*** WORKING DATA

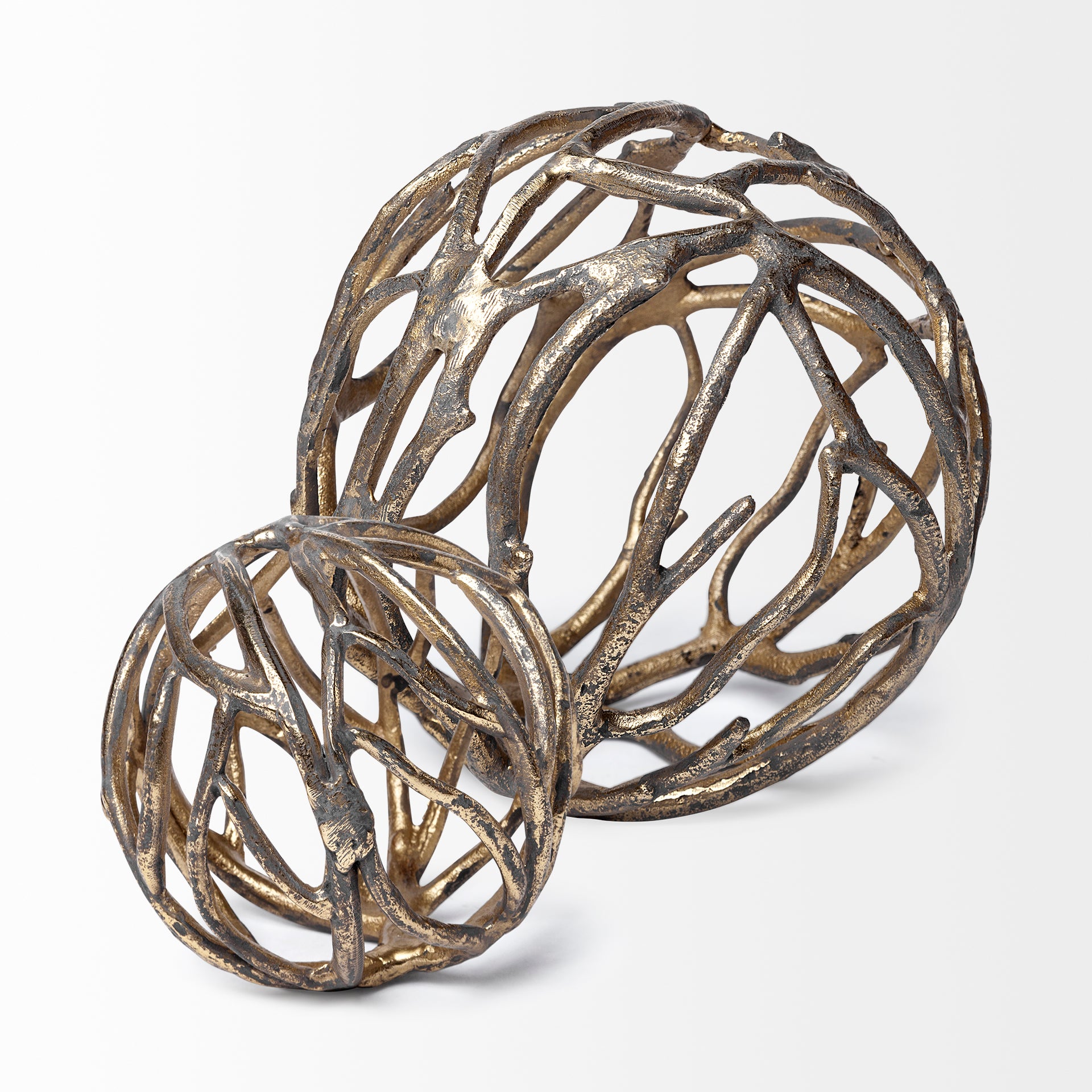 Sphaira Aluminum Decorative Tree Branch Object Decorative Objects Mercana , Black Friday Sale Mercana Furniture Sale, Old Bones Co, Mid Century Furniture Sale, Four Hands Furniture, Black Friday Sale Sphaira Aluminum Decorative Tree Branch Object,Gus Sale, Perigold Sphaira Aluminum Decorative Tree Branch Object Decorative Objects Black Friday Sale , Perigold Sale Sphaira Aluminum Decorative Tree Branch Object,Sphaira Aluminum Decorative Tree Branch Object Lulu and Georgia, Burke Decor Sale Sphaira Aluminum 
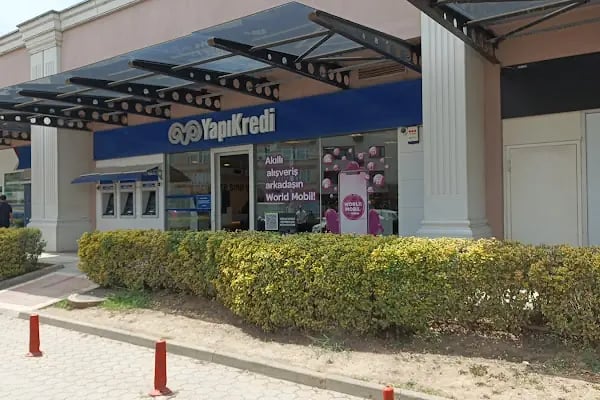 Yapı Kredi - İnegöl AVM - Resim 2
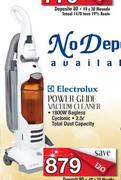 Electrolux Power Glide Vacuum Cleaner-1800W-2.5Ltr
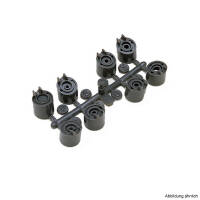 Hunter® PGP Düsensatz Grau –...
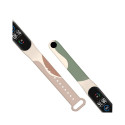 Strap Moro band for Xiaomi Mi Band 5 / 6 silicone strap watch bracelet pattern 4
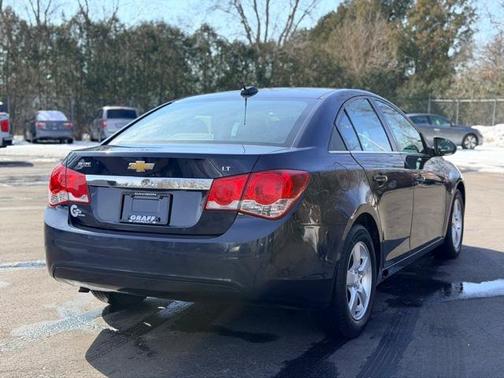 2015 Chevrolet Cruze 1LT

******

Rewrite every caption in the material, replacing each "Sale" with "Clearance" and leaving everything else the same. Leave out the pictures.

 Sphaira Aluminum Decorative Tree Branch Object Decorative Objects Mercana , Black Friday Clearance Mercana Furniture Clearance, Old Bones Co, Mid Century Furniture Clearance, Four Hands Furniture, Black Friday Clearance Sphaira Aluminum Decorative Tree Branch Object,Gus Clearance, Perigold Sphaira Aluminum Decorative Tree Branch Object Decorative Objects Black Friday Clearance , Perigold Clearance Sphaira Aluminum Decorative Tree Branch Object,Sphaira Aluminum Decorative Tree Branch Object Lulu and Georgia, Burke Decor Clearance Sphaira Aluminum 
 Yapı Kredi - İnegöl AVM - Resim 2
 Electrolux Power Glide Vacuum Cleaner-1800W-2.5Ltr
 Hunter® PGP Düsensatz Grau –...
 Strap Moro band for Xiaomi Mi Band 5 / 6 silicone strap watch bracelet pattern 4
 2015 Chevrolet Cruze 1LT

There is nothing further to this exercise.